++++ Texto de apoio

Era o que eu achava.
Após inaugurar (1983) programas
de DST em Niterói, São Gonçalo e,
posteriormente (1988), na UFF (Universidade Federal Fluminense), vi
que, depois do Carnaval, não atendia
a mais pacientes.
De colegas estrangeiros, muitas vezes ouço que as mulheres brasileiras
são permissivas. Talvez a abundância
de sensualidade no Carnaval aliada a
campanhas para uso de preservativos
nessa época, entre outras situações,
reforcem o imaginário de que no Carnaval brasileiro tudo é sexo. Fora do
período carnavalesco, apenas em 1º
de dezembro há campanhas sobre
Aids. Campanhas sobre DST e em
épocas variadas ainda estão por vir.

++++++++
++++ Material fornecido

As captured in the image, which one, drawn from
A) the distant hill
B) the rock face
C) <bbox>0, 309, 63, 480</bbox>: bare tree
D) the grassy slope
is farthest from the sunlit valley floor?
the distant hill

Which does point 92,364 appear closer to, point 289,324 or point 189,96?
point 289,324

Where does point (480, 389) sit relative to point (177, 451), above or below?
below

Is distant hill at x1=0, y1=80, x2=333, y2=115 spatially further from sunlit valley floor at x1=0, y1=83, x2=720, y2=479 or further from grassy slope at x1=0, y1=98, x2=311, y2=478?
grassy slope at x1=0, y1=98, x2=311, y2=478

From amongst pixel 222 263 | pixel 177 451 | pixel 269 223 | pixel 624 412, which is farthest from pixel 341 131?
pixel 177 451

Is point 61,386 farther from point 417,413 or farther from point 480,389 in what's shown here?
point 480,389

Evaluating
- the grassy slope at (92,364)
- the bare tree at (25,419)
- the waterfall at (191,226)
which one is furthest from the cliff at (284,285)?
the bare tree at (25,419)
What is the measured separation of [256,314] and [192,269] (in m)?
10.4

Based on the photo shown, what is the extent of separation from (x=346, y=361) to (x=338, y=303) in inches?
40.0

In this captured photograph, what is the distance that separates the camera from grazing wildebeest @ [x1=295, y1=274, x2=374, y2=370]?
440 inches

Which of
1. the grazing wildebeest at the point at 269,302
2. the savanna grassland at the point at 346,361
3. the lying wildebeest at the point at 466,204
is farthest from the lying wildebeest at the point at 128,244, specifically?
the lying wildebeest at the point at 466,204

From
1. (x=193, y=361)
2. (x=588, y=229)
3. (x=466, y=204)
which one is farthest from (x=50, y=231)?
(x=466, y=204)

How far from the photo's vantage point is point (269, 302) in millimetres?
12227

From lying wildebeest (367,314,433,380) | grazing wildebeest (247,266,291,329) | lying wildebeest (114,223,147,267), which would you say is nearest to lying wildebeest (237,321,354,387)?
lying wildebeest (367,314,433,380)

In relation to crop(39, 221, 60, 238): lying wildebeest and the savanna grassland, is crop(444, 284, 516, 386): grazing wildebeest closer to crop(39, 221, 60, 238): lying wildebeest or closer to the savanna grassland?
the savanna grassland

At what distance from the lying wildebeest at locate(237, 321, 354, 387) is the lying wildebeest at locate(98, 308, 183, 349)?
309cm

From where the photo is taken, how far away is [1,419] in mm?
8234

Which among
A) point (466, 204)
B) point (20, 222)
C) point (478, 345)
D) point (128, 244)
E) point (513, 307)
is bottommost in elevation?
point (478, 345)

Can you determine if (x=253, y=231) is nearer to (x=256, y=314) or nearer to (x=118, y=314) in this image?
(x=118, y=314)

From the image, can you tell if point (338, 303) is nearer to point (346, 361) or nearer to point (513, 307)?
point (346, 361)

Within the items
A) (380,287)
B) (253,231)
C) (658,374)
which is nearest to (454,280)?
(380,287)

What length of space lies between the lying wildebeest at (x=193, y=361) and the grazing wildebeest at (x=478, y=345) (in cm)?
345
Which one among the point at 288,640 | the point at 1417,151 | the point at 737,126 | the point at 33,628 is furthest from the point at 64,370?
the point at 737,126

++++++++

Atividades propostas:
a - Relacione todos os locais em que foram inaugurados programas de DST, conforme o texto sobre DST e Carnaval.
b - Segundo o texto sobre DST e Carnaval, em que data há campanhas sobre Aids fora do período carnavalesco?
c - Transcreva do texto sobre DST e Carnaval o trecho de "Era o que eu" até "a mais pacientes.".

Respostas escritas:
a - Niterói; São Gonçalo; UFF (Universidade Federal Fluminense).

b - Apenas em 1º de dezembro.

c -
Era o que eu achava.
Após inaugurar (1983) programas
de DST em Niterói, São Gonçalo e,
posteriormente (1988), na UFF (Universidade Federal Fluminense), vi
que, depois do Carnaval, não atendia
a mais pacientes.